Massive video surveillance hack exposes Tesla, US hospital/jail security feeds
There have been a number of hacks in recent times, but the latest security breach involving Silicon Valley start-up Verkada Inc. strangely doesn't seem to be the malicious kind. A group of hackers exposed the intrusive video surveillance data collected by the company, which provides video surveillance and facial recognition solutions to technology firms such as Tesla and Cloudflare, prominent hospitals and even prisons.
Sophisticated surveillance system categorizes individuals using facial data, visual attributes
Verkada's surveillance system provides the likes of Tesla with facial recognition capability that is sophisticated enough to process the video feeds to categorize individuals based on various attributes including gender, clothing color, and facial features. By gaining root access to Verkada's network, the hackers demonstrated that the company has access to all surveillance footage and metadata, which should ideally be restricted to its clients.

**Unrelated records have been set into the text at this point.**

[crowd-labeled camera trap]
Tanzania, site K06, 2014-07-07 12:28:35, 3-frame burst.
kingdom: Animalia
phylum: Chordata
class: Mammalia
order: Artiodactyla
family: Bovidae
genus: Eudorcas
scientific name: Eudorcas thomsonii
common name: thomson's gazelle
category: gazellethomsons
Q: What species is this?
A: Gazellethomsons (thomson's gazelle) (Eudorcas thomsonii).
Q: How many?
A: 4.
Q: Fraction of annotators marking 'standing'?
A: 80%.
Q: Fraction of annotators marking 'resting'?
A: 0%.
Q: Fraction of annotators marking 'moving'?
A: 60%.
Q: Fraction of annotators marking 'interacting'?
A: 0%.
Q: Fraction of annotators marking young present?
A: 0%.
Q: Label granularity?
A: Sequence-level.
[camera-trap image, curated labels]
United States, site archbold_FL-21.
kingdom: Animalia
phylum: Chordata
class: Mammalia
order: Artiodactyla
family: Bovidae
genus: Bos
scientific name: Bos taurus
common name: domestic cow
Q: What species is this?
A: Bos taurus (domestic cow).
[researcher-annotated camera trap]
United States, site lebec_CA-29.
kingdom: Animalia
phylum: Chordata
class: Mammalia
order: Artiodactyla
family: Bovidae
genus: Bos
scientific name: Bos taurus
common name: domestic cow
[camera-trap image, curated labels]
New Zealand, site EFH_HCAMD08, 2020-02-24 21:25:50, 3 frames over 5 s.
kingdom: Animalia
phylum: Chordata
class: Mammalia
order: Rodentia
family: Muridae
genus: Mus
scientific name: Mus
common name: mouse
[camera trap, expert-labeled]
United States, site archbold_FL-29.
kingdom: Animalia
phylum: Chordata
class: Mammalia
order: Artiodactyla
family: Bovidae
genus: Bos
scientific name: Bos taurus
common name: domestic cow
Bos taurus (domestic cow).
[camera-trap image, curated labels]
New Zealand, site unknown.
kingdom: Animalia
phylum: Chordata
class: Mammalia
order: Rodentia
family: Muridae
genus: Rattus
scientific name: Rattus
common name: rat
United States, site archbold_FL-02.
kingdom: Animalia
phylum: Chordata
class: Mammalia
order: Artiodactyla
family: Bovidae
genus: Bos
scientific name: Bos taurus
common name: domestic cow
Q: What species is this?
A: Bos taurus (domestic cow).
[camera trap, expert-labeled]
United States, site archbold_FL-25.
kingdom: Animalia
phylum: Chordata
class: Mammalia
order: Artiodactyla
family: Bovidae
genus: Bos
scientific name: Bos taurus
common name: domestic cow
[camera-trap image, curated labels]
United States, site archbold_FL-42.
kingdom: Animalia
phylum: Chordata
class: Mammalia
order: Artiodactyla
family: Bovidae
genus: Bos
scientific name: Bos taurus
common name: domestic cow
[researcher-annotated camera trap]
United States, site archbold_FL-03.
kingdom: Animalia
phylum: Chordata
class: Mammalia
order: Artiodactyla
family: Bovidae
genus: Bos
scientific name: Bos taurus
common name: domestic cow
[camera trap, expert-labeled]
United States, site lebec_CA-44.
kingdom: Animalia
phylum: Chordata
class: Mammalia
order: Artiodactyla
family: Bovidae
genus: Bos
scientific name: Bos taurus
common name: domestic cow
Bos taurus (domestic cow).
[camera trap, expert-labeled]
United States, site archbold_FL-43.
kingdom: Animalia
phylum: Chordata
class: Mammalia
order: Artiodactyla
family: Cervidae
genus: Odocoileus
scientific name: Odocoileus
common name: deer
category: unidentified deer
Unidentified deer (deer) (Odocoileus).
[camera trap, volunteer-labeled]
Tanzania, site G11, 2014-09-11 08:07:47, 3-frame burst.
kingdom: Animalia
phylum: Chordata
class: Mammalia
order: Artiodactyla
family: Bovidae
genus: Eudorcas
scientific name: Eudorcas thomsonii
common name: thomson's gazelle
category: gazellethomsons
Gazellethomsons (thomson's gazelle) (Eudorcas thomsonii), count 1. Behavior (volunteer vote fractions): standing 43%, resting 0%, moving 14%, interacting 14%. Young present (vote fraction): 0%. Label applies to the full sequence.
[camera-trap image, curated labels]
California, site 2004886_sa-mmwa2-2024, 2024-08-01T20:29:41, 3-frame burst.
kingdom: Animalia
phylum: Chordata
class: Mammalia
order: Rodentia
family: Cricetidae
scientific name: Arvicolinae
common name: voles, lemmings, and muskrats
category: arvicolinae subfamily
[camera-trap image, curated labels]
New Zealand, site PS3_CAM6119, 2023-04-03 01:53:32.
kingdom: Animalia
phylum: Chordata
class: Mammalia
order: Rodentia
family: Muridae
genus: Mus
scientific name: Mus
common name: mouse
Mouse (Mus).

A wake-up call for parties using Verkada's surveillance system
The hack, which serves as a wake-up call to high-profile parties involved, was achieved through rather unsophisticated means apparently owing to the laxity of Verkada, as the password for the administrator account was publicly exposed on the internet. This is all but confirmed by the fact that the hackers lost access the moment Bloomberg, which broke the story, contacted Verkada for a comment.
Verkada admins had complete access to clients' surveillance feeds
Electronic Frontier Foundation emphasized how Verkada's system, which is used in sensitive locations such as prisons and hospitals, has its own administrators watching over live feeds that should ideally be restricted to the clients alone. The foundation also questioned the legality of facial recognition systems used by Verkada's clients, since such implementations require informed consent from the employees being surveilled.
Some of the leaked footage reveals potential instances of misconduct
Notably, the footage released by the hackers reveals shocking instances ranging from hospital worker pinning down patients to correctional facilities with strangely named video feeds that hint at misconduct, with examples such as "ROUNDHOUSE KICK OOPSIE" and "SELLERS SNIFFING/KISSING WILLARD???". The breach is even more concerning because the hackers claim to have found password for the critical root access shared publicly on the internet.